On this day in the year 1, or so says our calendar, Jesus Christ was born. One thousand nine hundred and nineteen years later, a pastor and religious writer named Allan A. Hunter wrote an article for The Nation, “A Christmas Pilgrimage,” about a visit to Bethlehem shortly after the end of World War I.
It was Christmas morning. I was looking for the light of quiet healing, the brightness of good-will, that should usher in the friendly open hand in place of the old, clenched, shaken fist, for there had come upon me the memory of friends I would not see again, friends who had thrown away life in their faith that the nations would murder each other no more. So I went to the place where the Prince of Peace was born and watched the worshipers of clashing sects rattling their incense and reciting their prayers. But there was no healing, no brightness of good-will in the cave under the great Church of Nativity.
I walked up the twisting cobbled street, past a group of Bethlehem boys playing marbles—with dried figs—and came, half a mile from the town of small white houses, to the field of the shepherds. I crossed the open space of barley stubble and stood beside the grove in the center, where they say the shepherds watched their flocks by night. I saw the “little gray leaves” of the olives twinkle and flash in a radiance of sunshine that smashed the clouds to pieces. A flock of goldfinches overhead were jubilant and generous with delicate bits of song.

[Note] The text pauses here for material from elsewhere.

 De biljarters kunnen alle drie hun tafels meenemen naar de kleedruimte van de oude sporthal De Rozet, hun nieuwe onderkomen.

Yes, both heaven and nature sang. But neither had more to say than did the bleating sheep or the moss that clung to the ruined wall.
Five miles back on the Arab pony to Jerusalem and St. George’s. As I entered the cathedral door I said: “Here at least in this holy place (why, right over there through the window, is the little green hill of Calvary), here will ‘shine the Infant Light.’” And to be sure, the vaults of the great church did ring and thrill as five hundred soldiers chorused “Hark the Herald Angels Sing.” Those men stood stiff and true as they sang. They had fought a good fight. Every brass button, every inch of leather on Sam Browne belt and bandolier, every spur was polished and shining. There was, too, many a glorious ribbon above the heart that spoke of gallantry and valor. But I went away from that church unsatisfied still. They had knelt in awe and wonder. They had sung “Noel, Noel.” The light of “a little strange star” had shone upon them—for a passing moment. But would that light last? Would those men rise from their knees and go out from the holy place not only to hate the hideous waste of war, but to love the cause of peace, to love it with such a holy flaming passion as they had loved their country and their king?

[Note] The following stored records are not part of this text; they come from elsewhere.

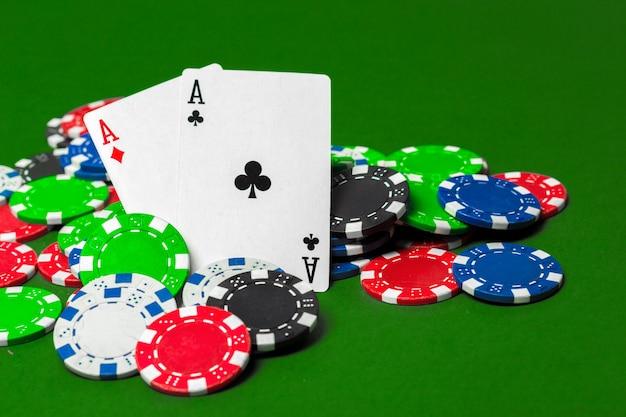 Fichas de pôquer em cima da mesa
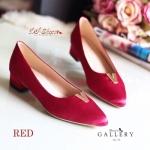 รองเท้าคัชชู style valentino หนังบุผ้าซาตินเงาเรียบหรู แต่ง V สีทองด้านหน้า พื้นนุ่ม ขอบด้านในบุกำมะหยี่นิ่ม ส้นสูง 1 นิ้ว ใส่สบาย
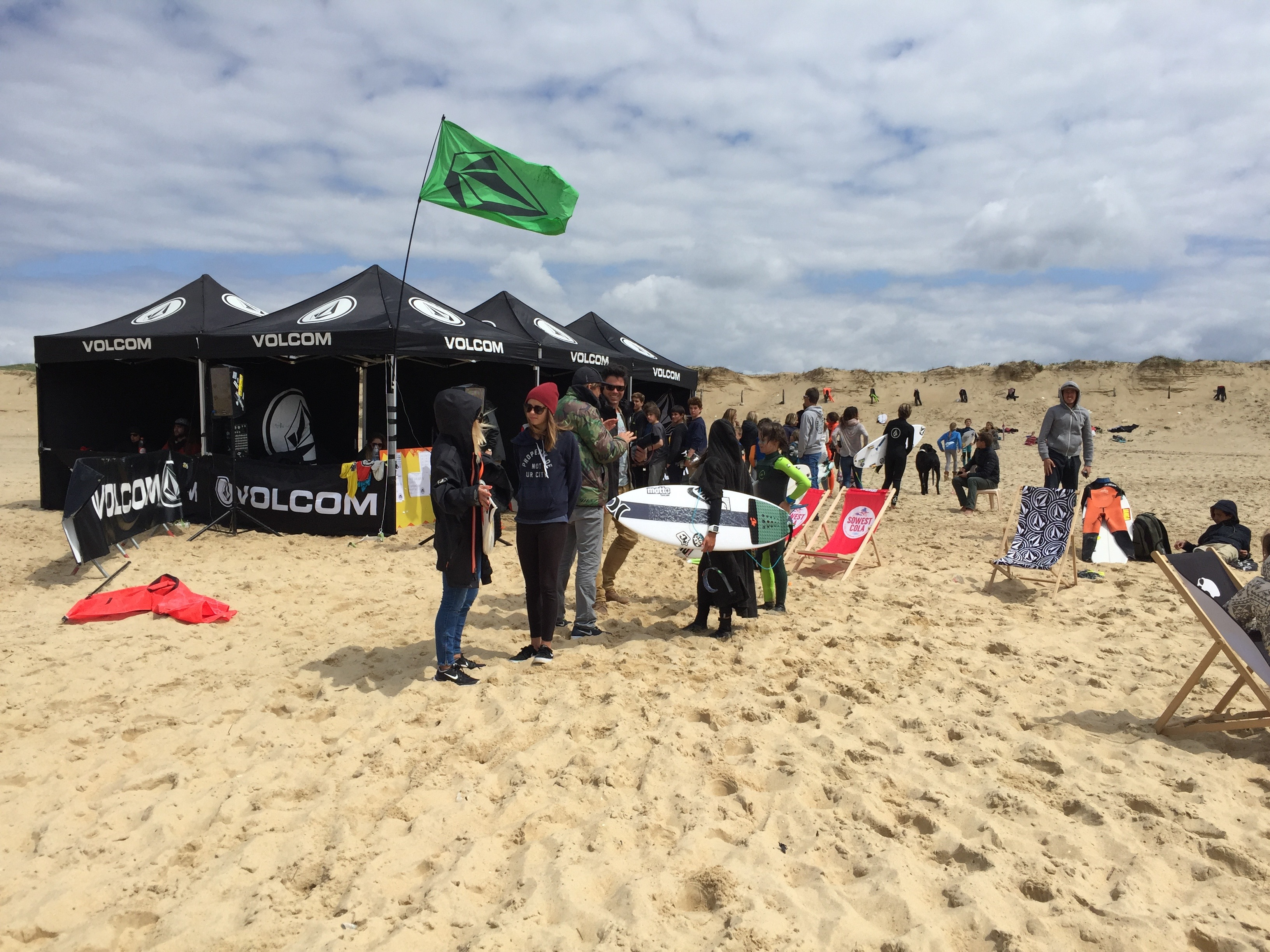 http www volcom eu news the mulletfish surf series in hossegor france ends volcoms totally crustaceous tour european leg in fine form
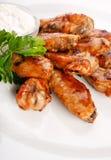 Ali di pollo con salsa Immagini Stock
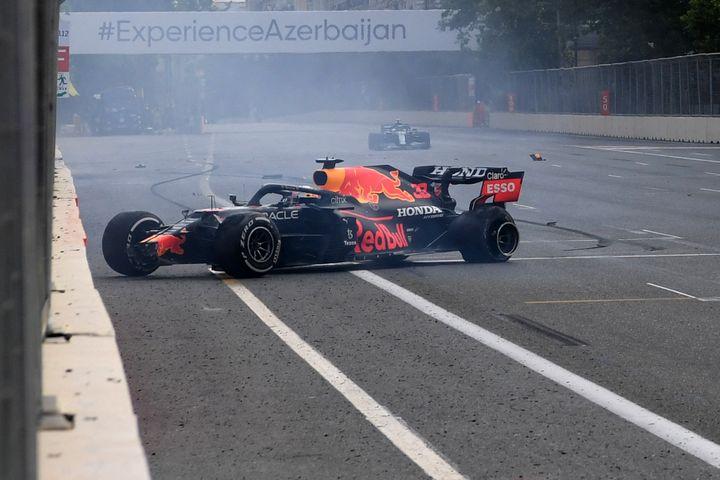 Max Verstappen (Red Bull) a violemment tapé le mur à Bakou dimanche 6 juin. (NATALIA KOLESNIKOVA / AFP)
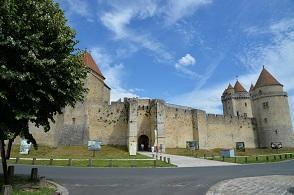 Le château de Blandy-les-Tours.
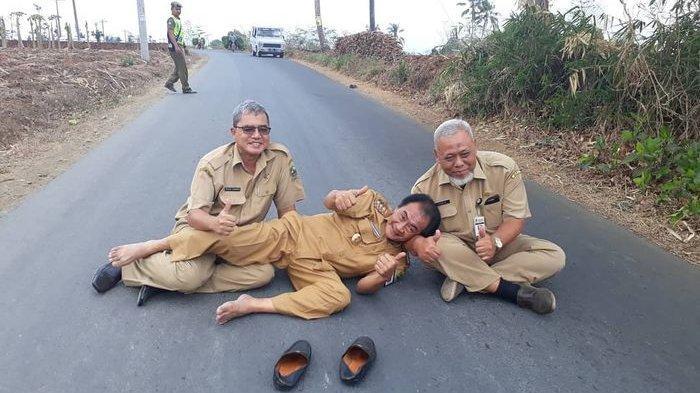 Gunakan Seragam PNS, Bupati Banjarnegara 'Klesotan' di Jalan Beraspal, Senyumnya Juga Lebar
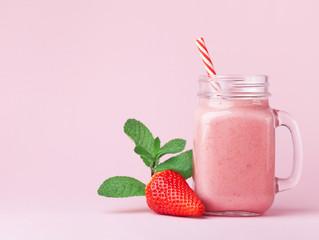 Bebidas saludables para refrescarte este verano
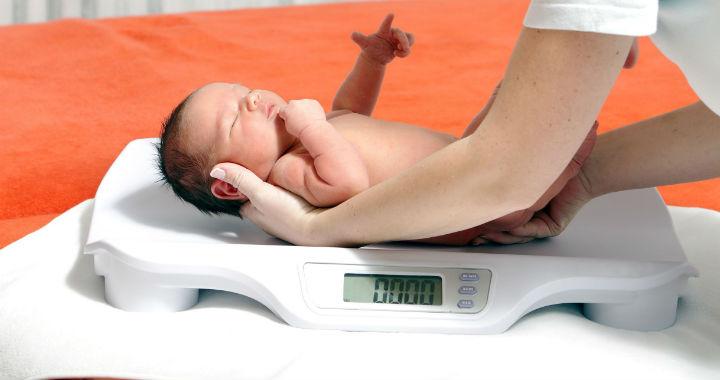miért veszítenek az újszülöttek kezdetben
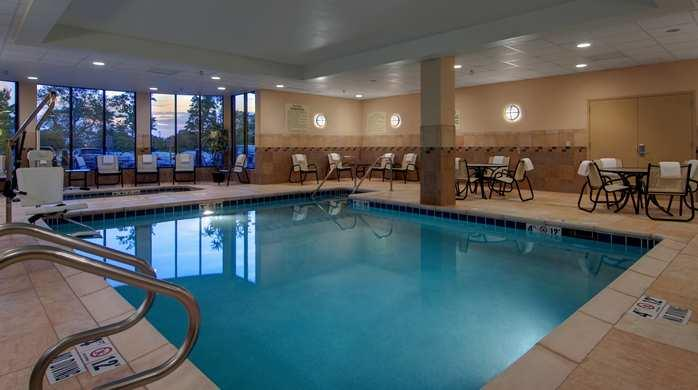 Hilton Garden Inn Milwaukee Airport In Milwaukee Wi 53207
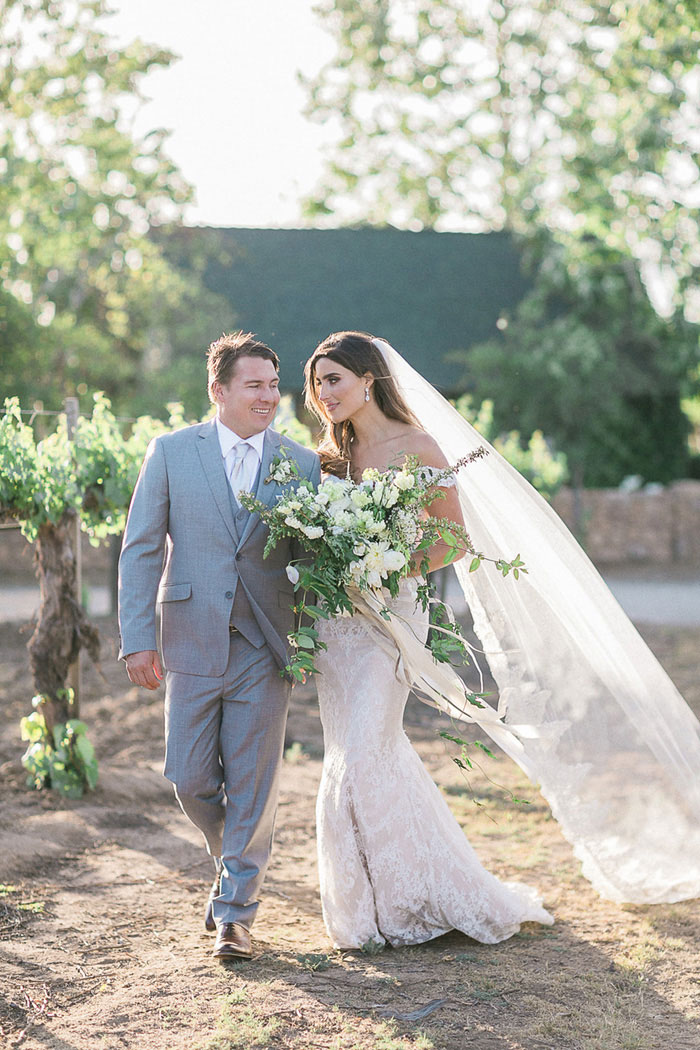 ponte-winery-temecula-white-green-lace-wedding-inspiration20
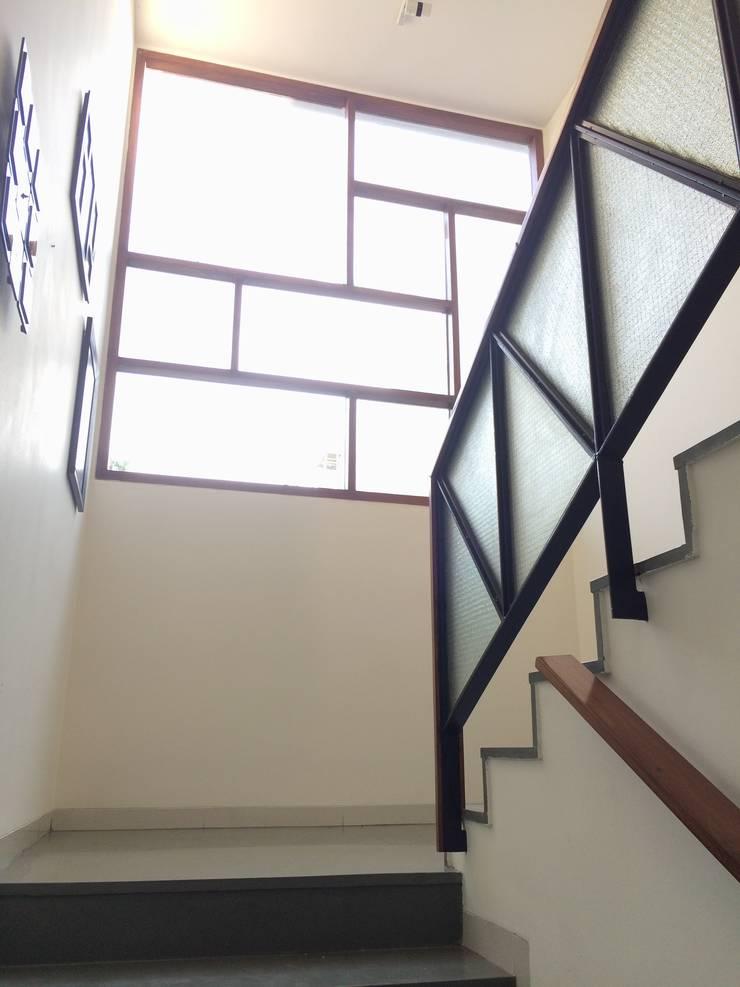 BYSANI RESIDENCE, BANGALORE:  Corridor & hallway by Parikshit Dalal Design + Architecture,Modern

There was no telling. I could only remember that those of us who feel we have the light of a new day in our eyes might never see that day. It might be that some of us would have to go down to another hell of bursting bombs and shells, of bullets, of gas that twists the human face into inhuman shapes of agony, to the dreary, hopeless tedium of the trenches, and the mad resentment against the powers of this world.

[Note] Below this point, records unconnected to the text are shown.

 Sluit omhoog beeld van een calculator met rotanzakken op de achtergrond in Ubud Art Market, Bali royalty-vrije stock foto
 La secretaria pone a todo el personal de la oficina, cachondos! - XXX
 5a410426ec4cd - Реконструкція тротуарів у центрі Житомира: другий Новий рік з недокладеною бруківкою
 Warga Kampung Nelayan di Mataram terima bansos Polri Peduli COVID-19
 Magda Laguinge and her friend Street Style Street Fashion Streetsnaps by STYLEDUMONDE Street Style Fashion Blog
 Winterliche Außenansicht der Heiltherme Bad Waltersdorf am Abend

Not too jubilant that Christmas morning I returned to the orphanage up on the westernmost hill of Jerusalem, the orphanage that the American Red Cross had taken over a few months before from Pastor Schneller, the kindly, gray-haired German missionary who had given all he had to the fatherless children of Palestine. Here they were: hundreds of Syrian youngsters, mastering a trade in the apprentice shops, or learning to eat real food once more. It was dinner time. I went into the big orphanage kitchen to say Merry Christmas to Hilweh, the cook. She was active and smiling and radiant as always, and because this was Christmas day she was wearing the steeple-like headdress of white muslin and the beautiful crimson and purple and blue embroidery on her breast that Bethlehem women wear. Hilweh seemed glad at her task, glad to be working as she stirred a huge wooden spoon in a brass pot. That mother of the strong arm and radiant face (she was mother to all the orphans, though she would have no fooling in her kitchen) was a Mohammedan, and too old, I suppose, to change her creed. Those whom she fed were oncoming Christian Armenians and Orthodox and Moslems who, if they had remained in their villages, would now be quarreling one with another, faith against faith, grudge against grudge. But here Mohammedan Hilweh doled out bread and lentils to Turk and Christian alike, and here this Christmas morning I found among her and her charges what elsewhere I had missed—Bethlehem.